━━ EXTRAIT DU TEXTE ━━
De son côté, l’influence de la question khmère rouge s’estompe avec la prise d’Anlong Veng par les Forces armées royales khmères en mars 1998 et la mort de Pol Pot le 15 avril de la même année[91]. Les élections qui se déroulent quant à elles en juillet consacrent comme prévu la victoire du PPC et le déclin du FUNCINPEC. La surprise vient du score honorable du Parti Sam Rainsy (14 % des voix et 15 sièges) créé 3 ans auparavant, qui a su attirer les classes moyennes et populaires des milieux urbains[92]. Dans la nouvelle assemblée, 64 des 122 élus se réclament du parti de Hun Sen, mais d’après l’article 90 de la constitution, le nouveau gouvernement doit être approuvé par une majorité des deux tiers des députés[note 10],[93]. Seuls les 43 sièges détenus par le FUNCINPEC peuvent permettre au PPC de former un nouveau gouvernement de coalition, mais Ranariddh choisi de contester le résultat des élections, de s’allier à Sam Rainsy et de bloquer les institutions[94]. Les donateurs internationaux, inquiets des répercussions de la crise économique asiatique, préfèrent ne pas alimenter de nouveaux troubles au Cambodge et reconnaissent dans leur ensemble le résultat des urnes[95]. La situation ne s’apaisera qu’en novembre avec la création d’un Sénat et, par une relation de cause à effet de nouveaux postes à attribuer. Toutefois, dans cette nouvelle coalition, la prépondérance du PPC, de facto depuis 1997, devient de jure : Hun Sen est maintenant le seul Premier ministre ; Ranariddh hérite de la présidence de l’Assemblée nationale, mais ce poste ne donne plus le rôle de chef de l’État par intérim pendant les absences du roi, la fonction restant toujours dévolue à Chea Sim, nommé à la tête du nouveau Sénat[96]. Le semblant de stabilité retrouvée permet de rassurer les donateurs internationaux qui débloquent les projets de reconstruction gelés depuis plus d’un an et le Cambodge rejoint l’ANASE en 1999[97].

L’hypothèque khmère rouge est définitivement levée avec le ralliement de Khieu Samphân et Nuon Chea en décembre 1998[98], l’arrestation de Ta Mok et ses derniers fidèles en mars 1999[99], enfin la signature en mai 1999 d’un accord entre le gouvernement cambodgien et les Nations unies, pour la mise en place d’un tribunal chargé de juger les anciens dirigeants du Kampuchéa démocratique[100].
━━━
━━ MATÉRIEL SOURCE ━━
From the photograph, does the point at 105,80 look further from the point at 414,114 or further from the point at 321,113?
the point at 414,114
━━━
EXERCICES À FAIRE:
**A)** D'après l'extrait sur le Cambodge, pourquoi le PPC ne peut-il former un gouvernement qu'avec le FUNCINPEC après les élections de juillet 1998 ? Répondez en une à trois phrases.
**B)** Selon l'extrait sur le Cambodge, quel score le Parti Sam Rainsy obtient-il aux élections de juillet 1998 ?
**C)** Reprenez l'extrait sur le Cambodge là où il s'arrête et poursuivez-le.
Le matériel ci-dessus n'intervient en rien ici.

RÉPONSES PAR EXERCICE:
**A)** L'article 90 de la constitution exige que le nouveau gouvernement soit approuvé par une majorité des deux tiers des députés. Or le PPC ne compte que 64 des 122 élus. Seuls les 43 sièges du FUNCINPEC peuvent lui permettre d'atteindre ce seuil.

**B)** Il obtient 14 % des voix et 15 sièges.

**C)**
Ce changement va s’accompagner d’un basculement politique quant à la conduite à tenir vis-à-vis de la question. Hun Sen encore peu avant adepte de la manière forte, n’hésitant pas à envoyer l’armée contre les repères khmers rouges, milite maintenant, au nom du fragile équilibre qui vient d’être trouvé, pour que seuls un nombre restreint d’anciens dirigeants du Kampuchéa démocratique soient inquiétés[101]. Sam Rainsy et Norodom Ranariddh ont longtemps voulu privilégier le dialogue avec les partisans de Pol Pot[102] et, au moins pour le premier nommé, leurs militants veulent à présent que soient également jugés les anciens cadres intermédiaires khmers rouges qui pour beaucoup ont rejoint l’administration actuelle du pays[note 11],[103].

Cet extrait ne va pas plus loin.